• **Required task**
Pull out every line of the records below that contains the string "picture", matching its capitalization. Case counts, so skip any line where the string differs in case.

• **Input for this task**
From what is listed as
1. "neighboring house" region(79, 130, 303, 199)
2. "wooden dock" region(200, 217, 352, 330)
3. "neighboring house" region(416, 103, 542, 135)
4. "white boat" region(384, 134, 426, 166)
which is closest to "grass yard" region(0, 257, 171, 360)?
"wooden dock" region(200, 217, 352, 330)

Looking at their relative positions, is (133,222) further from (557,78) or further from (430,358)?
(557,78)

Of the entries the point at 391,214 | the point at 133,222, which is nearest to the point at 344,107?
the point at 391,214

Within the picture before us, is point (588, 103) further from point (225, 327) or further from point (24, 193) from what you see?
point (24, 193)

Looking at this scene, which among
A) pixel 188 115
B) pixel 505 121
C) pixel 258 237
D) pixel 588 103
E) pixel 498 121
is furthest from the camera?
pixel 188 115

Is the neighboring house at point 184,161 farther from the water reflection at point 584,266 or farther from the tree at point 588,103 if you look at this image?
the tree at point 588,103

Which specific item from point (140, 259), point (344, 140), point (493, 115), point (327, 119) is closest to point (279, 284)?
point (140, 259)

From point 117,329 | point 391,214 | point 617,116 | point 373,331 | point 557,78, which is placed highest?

--

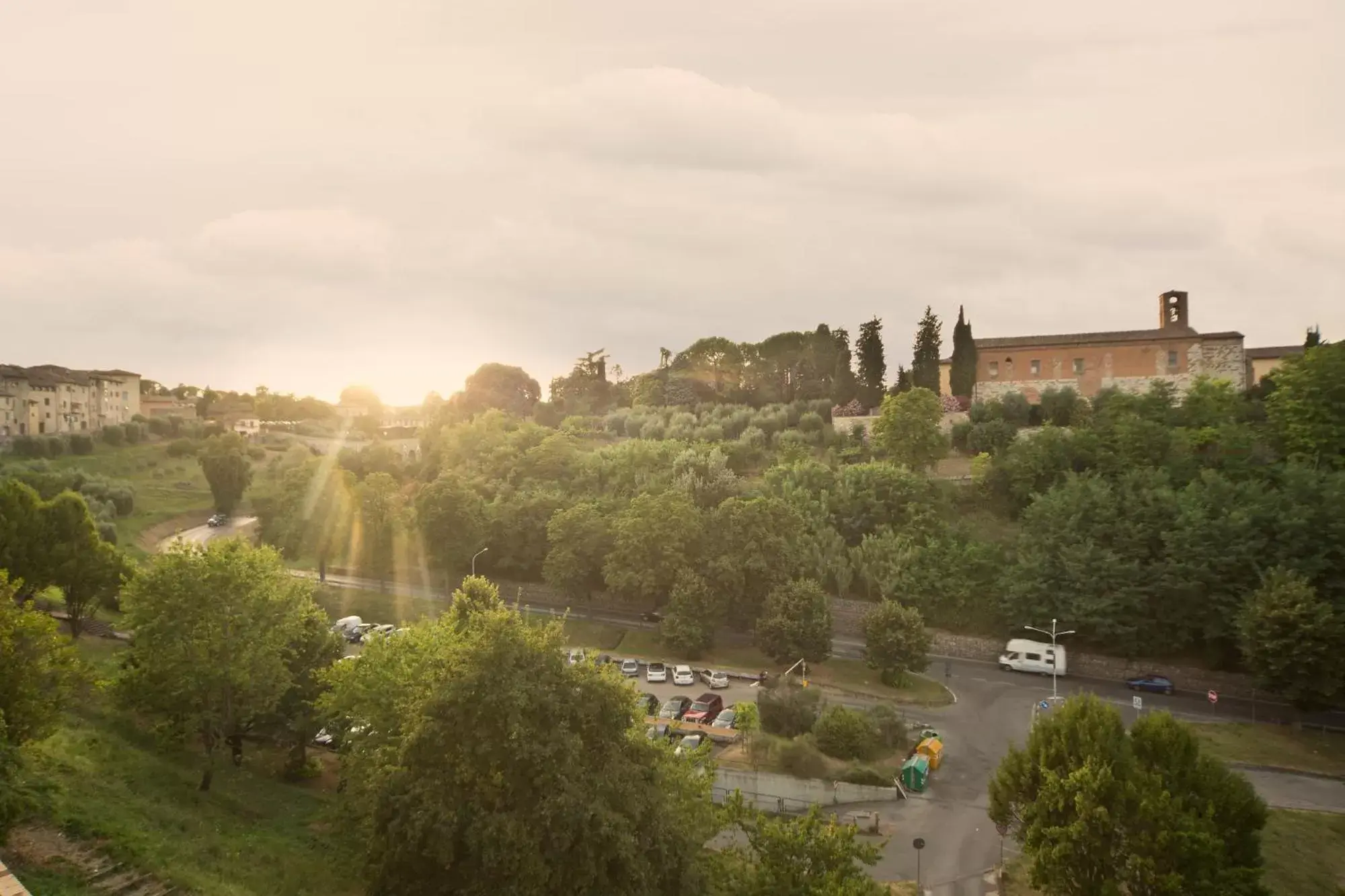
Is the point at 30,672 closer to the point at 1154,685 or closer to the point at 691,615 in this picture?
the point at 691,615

• **Complete output**
Within the picture before us, is point (588, 103) further from point (225, 327) or further from point (24, 193) from what you see?
Is the point at 30,672 closer to the point at 1154,685 or closer to the point at 691,615 in this picture?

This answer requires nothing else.